Picture: Thomas J Watson. So IBM is at it again: first chess, now quizzes? In the new year their AI system ‘Watson’ (named after the founder of the company – not the partner of a system called ‘Crick’, nor yet of a vastly cleverer system called ‘Holmes’) is to be pitted against human contestants in the TV game Jeopardy: it has already demonstrated its remarkable ability to produce correct answers frequently enough to win against human opposition. There is certainly something impressive in the sight of a computer buzzing in and enunciating a well-formed, correct answer.

However, if you launch your new technological breakthrough on a TV quiz, rather than describing it in a peer-reviewed paper, or releasing it so that the world at large can kick it around a bit, I think you have to accept that people are going to suspect your discovery is more a matter of marketing than of actual science; and much of the stuff IBM has put out tends to confirm this impression. It’s long on hoopla, here and there it has that patronising air large businesses often seem to adopt for their publicity (“Imagine if a box could talk!”) and it’s rather short on details of how Watson actually works. This video seems to give a reasonable summary: there doesn’t seem to be anything very revolutionary going on, just a canny application of known techniques on a very large, massively parallel machine.

Not a breakthrough, then? But it looks so good! It’s worth remembering that a breakthrough in this area might be of very high importance. One of the things which computers have never been much good at is tasks that call for a true grasp of meaning, or for the capacity to deal with open-ended real environments. This is why the Turing test seems (in principle, anyway) like a good idea – to carry on a conversation reliably you have to be able to work out what the other person means; and in a conversation you can talk about anything in any way. If we could crack these problems, we should be a lot closer to the kind of general intelligence which at present robots only have in science fiction.

Sceptically, there are a number of reasons to think that Watson’s performance is actually less remarkable than it seems. First, a problem of fair competition is that the game requires contestants to buzz first in order to answer a question. It’s no surprise that Watson should be able to buzz in much faster than human contestants, which amounts to giving the machine the large advantage of having first pick of whatever questions it likes.

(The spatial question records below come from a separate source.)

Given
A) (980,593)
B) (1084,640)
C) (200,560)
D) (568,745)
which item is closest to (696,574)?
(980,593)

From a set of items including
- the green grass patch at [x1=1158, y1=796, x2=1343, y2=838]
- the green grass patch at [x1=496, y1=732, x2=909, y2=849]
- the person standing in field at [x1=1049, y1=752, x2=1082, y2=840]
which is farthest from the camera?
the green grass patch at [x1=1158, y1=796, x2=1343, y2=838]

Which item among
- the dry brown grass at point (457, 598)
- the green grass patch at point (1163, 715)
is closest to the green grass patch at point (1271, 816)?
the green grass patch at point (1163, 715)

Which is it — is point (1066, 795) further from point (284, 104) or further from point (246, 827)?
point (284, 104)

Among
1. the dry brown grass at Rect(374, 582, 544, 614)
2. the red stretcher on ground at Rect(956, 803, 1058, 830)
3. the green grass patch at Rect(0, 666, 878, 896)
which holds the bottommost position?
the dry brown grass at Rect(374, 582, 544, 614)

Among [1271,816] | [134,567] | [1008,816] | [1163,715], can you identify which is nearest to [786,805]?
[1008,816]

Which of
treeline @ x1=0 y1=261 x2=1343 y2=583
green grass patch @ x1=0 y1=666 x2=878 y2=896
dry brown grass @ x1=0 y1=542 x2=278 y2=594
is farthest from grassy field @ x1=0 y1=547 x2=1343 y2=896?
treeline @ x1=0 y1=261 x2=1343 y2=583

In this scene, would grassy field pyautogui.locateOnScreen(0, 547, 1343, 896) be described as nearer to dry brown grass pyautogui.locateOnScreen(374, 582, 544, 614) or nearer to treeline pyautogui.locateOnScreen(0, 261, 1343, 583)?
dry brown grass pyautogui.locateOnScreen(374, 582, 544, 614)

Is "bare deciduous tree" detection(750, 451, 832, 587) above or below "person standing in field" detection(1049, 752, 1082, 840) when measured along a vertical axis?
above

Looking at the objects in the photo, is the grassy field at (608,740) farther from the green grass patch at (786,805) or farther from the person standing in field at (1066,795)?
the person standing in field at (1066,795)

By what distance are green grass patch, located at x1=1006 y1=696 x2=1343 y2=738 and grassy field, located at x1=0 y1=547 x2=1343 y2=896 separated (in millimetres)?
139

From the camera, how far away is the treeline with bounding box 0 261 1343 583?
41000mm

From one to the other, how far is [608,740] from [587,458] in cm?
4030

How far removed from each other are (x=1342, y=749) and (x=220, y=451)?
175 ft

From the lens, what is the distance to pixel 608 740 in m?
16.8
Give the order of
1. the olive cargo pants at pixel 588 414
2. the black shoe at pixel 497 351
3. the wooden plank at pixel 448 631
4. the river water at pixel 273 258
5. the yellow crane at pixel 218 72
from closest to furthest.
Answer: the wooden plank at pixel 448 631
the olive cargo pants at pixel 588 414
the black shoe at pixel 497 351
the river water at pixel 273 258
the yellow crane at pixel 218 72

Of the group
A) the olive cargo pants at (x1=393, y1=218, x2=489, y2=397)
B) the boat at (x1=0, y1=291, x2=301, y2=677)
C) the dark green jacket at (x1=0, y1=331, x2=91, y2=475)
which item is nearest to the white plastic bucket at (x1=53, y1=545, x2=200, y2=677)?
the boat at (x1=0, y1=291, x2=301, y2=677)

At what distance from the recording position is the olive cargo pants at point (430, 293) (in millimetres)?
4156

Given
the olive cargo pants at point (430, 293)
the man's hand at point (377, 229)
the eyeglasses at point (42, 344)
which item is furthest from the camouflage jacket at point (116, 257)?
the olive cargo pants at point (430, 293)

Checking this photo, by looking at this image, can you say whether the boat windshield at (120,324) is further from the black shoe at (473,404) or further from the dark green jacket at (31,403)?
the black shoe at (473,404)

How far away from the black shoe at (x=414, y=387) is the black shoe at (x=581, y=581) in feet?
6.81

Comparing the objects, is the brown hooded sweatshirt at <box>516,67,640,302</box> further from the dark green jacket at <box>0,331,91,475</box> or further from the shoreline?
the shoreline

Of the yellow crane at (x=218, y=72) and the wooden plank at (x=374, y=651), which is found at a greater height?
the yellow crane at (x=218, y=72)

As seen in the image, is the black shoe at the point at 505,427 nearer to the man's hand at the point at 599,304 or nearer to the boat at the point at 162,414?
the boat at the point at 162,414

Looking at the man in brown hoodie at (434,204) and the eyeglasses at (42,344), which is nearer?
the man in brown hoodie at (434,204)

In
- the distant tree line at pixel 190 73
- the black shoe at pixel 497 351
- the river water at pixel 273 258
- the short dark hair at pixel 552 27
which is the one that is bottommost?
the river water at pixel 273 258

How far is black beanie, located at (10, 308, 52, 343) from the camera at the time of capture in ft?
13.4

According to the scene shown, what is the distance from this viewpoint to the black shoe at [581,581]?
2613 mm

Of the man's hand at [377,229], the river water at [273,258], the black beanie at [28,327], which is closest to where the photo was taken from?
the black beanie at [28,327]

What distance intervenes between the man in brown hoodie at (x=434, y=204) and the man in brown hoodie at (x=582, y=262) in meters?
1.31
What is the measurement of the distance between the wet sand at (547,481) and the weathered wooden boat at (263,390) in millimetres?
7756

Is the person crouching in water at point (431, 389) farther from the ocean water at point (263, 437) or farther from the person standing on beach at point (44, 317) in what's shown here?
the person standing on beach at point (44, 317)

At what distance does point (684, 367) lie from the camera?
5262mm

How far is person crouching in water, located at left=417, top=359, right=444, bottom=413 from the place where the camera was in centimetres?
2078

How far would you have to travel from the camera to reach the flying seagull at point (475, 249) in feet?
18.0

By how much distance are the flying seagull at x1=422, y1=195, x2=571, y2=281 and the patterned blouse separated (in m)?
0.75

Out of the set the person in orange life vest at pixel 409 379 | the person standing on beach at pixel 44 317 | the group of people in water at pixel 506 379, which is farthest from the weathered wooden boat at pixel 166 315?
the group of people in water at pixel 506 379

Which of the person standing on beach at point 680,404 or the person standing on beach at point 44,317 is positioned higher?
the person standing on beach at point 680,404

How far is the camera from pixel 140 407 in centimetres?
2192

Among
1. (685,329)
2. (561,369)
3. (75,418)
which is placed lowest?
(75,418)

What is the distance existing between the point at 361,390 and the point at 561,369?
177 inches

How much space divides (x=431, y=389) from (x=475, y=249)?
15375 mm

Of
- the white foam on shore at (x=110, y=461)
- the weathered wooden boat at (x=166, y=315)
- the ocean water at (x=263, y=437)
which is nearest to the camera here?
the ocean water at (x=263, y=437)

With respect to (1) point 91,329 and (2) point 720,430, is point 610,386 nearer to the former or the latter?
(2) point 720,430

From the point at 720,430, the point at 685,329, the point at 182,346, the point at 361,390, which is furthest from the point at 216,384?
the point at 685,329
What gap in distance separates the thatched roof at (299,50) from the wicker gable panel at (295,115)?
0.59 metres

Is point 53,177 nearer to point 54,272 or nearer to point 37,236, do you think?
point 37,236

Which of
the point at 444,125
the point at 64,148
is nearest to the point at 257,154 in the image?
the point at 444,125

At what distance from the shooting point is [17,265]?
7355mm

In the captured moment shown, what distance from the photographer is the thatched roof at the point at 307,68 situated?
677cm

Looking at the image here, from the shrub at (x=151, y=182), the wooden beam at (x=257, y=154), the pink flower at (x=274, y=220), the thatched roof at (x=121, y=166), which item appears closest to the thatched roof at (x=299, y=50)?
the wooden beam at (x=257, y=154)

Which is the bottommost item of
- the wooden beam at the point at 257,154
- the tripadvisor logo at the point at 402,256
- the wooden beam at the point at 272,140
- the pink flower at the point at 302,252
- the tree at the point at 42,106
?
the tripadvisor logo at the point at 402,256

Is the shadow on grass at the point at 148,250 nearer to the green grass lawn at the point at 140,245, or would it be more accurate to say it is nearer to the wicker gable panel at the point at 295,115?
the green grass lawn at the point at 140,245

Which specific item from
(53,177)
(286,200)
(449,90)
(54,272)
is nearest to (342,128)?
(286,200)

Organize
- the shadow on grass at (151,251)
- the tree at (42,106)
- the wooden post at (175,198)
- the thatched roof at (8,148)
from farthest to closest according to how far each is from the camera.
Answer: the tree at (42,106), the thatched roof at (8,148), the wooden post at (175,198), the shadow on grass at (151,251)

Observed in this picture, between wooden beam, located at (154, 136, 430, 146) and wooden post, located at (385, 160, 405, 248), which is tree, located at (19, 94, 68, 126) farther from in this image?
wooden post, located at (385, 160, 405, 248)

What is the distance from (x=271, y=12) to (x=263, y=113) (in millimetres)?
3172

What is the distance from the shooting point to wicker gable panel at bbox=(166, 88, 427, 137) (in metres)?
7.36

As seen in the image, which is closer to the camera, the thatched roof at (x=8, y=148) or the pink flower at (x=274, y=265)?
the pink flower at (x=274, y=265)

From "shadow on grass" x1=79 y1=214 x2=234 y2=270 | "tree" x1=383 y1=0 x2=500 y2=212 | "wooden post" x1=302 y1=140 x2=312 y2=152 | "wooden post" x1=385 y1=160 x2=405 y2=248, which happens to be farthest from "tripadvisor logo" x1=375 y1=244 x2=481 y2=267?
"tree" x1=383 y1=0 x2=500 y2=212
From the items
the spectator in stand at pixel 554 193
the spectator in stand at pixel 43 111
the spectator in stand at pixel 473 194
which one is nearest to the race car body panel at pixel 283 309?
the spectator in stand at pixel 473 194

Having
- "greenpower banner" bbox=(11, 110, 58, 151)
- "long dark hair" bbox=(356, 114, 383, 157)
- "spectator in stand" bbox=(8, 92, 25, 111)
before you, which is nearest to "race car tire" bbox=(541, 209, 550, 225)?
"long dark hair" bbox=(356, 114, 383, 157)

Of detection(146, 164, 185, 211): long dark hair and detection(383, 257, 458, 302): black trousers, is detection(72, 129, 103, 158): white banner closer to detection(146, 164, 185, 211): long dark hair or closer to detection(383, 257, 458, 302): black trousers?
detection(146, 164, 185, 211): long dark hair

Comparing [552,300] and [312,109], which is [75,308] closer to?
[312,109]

Second, and more fundamental, is Jeopardy really a restricted domain after all? This is crucial because AI systems have always been able to perform relatively well in ‘toy worlds’ where the range of permutations could be kept under control. It’s certainly true that the interactions involved in the game are quite rigidly stylised, eliminating at a stroke many of the difficult problems of pragmatics which crop up in the Turing Test. In a real conversation the words thrown at you might require all sorts of free-form interpretation, and have all kinds of conative, phatic and inferential functions; in the quiz you know they’re all going to be questions which just require answers in a given form.  On the other hand, so far as topics go, quiz questions do appear to be unrestricted ones which can address any aspect of the world (I note that Jeopardy questions are grouped under topics, but I’m not quite sure whether Watson will know in advance the likely categories, or the kinds of categories, it will be competing in). It may be interesting in this connection that Watson does not tap into the Internet for its information, but its own large corpus of data. The Internet to some degree reflects the buzzing chaos of reality, so it’s not really surprising or improper that Watson’s creators should prefer something a little more structured, but it does raise a slight question as to whether the vast database involved has been customised for the specifics of Jeopardy-world.

I said the quiz questions were a stylised form of discourse; but we’re asked to note in this connection that Jeopardy questions are peculiarly difficult: they’re not just straight factual questions with a straight answer, but allusive, referential, clever ones that require some intelligence to see through. Isn’t it all the more surprising that Watson should be able to deal with them? Well, no, I don’t think so:  it’s no more impressive than a blind man offering to fight you in the dark. Watson has no idea whether the questions are ‘straight’ or not; so long as enough clues are in there somewhere, it doesn’t matter how contorted or even nonsensical they might be; sometimes meanings can be distracting as well as helpful, but Watson has the advantage of not being bothered by that.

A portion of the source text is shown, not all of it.